Single stepping it in a gdb should tell you what actually happens. Just notice that on the line marked above, the static int x is changed. so the *a=x+10; actually changes the static int x . So after the first iteration:

Global x =1 static x =11

So in the second iteration static x is incremented to 12 , then global x=1+12; . this makes global x==13 . The rest of the code doesn't affect global x and global a anymore. The foo then simply adds the static x by 10, which is irrelevant to the global variable.

Answer 3

This makes it easier to see

int x = 0;
int *a = &x;

void foo(int *a)
{
    static int y = 0;
    y++;
    *a += y;

      a = &y;        // a doesn't point to x anymore!!!
    *a = y + 10;
}
int _tmain(int argc, _TCHAR* argv[])
{
    foo(a);
    foo(a); // Now 'a' again points to the global 'x' (once more) 
    printf("%d\n", *a);

    return 0;
}

Answer 4

Since C uses static scope, when there are two variables with the same name, it will be used first the one declared in the current block, then it will look at external blocks. So static int x shadows the global variable x. Also another thing that you should note is that in C arguments are passed by value, so if you assign a copy of the value you don't affect the original value.

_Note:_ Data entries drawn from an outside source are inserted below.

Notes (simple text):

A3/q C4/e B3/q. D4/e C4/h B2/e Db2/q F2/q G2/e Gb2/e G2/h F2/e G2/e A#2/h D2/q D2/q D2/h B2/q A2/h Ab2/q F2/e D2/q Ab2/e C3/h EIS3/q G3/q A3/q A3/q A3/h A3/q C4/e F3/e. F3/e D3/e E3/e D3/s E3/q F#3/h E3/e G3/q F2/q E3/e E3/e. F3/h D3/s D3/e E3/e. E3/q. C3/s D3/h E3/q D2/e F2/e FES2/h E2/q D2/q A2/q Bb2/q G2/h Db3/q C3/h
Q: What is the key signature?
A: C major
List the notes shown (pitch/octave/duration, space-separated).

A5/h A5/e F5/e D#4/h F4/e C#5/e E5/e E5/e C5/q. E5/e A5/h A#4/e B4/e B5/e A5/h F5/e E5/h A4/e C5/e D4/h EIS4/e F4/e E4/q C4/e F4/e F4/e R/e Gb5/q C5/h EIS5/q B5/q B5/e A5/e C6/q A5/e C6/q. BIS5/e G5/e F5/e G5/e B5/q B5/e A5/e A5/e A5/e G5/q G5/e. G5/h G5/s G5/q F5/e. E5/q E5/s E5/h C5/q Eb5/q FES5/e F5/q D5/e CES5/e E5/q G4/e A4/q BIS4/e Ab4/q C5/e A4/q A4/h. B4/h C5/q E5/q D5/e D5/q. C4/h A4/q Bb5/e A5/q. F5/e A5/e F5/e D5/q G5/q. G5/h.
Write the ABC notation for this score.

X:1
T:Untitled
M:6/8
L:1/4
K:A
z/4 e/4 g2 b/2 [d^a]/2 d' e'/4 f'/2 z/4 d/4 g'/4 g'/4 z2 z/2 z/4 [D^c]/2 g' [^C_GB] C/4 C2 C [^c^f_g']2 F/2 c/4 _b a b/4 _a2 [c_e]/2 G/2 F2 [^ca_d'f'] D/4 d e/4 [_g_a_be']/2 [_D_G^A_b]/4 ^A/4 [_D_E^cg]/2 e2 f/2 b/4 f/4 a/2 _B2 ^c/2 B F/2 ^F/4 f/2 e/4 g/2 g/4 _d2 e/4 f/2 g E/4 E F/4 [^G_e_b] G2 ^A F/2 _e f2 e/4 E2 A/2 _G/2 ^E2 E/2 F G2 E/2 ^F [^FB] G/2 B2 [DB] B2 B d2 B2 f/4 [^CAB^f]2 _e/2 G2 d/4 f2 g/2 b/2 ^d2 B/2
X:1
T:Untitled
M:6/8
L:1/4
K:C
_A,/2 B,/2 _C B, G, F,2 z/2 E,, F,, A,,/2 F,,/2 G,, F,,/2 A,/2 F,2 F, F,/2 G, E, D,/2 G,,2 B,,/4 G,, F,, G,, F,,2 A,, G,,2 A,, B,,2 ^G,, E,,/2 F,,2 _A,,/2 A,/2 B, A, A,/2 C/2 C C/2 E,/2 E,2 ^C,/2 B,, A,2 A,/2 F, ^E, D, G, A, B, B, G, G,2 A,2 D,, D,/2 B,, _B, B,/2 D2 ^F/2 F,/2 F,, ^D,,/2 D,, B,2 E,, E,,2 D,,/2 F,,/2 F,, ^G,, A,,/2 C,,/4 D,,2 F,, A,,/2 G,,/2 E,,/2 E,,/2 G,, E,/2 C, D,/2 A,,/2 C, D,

Let's imagine a case where the global variable x has address 0x8000 , and the static variable x is at address 0x9000. This is what happens at the first call:

void foo(int *a)  // a= 0x8000 , global int x=0
{
    static int x = 0;
    x++;         // static int x=1
    *a += x;     // global int x=1
    a = &x;      // a=0x9000 (only a copy of a is assigned, so the global a will remain 0x8000)
    *a = x + 10;     // static int x= 11
}

And this is what happens in the second call:

void foo(int *a)  // a= 0x8000 , global int x=1, static int x=11
{
    static int x = 0;
    x++;         // static int x=12
    *a += x;     // global int x= 13
    a = &x;      // a=0x9000
    *a = x + 10;     // static int x= 22
}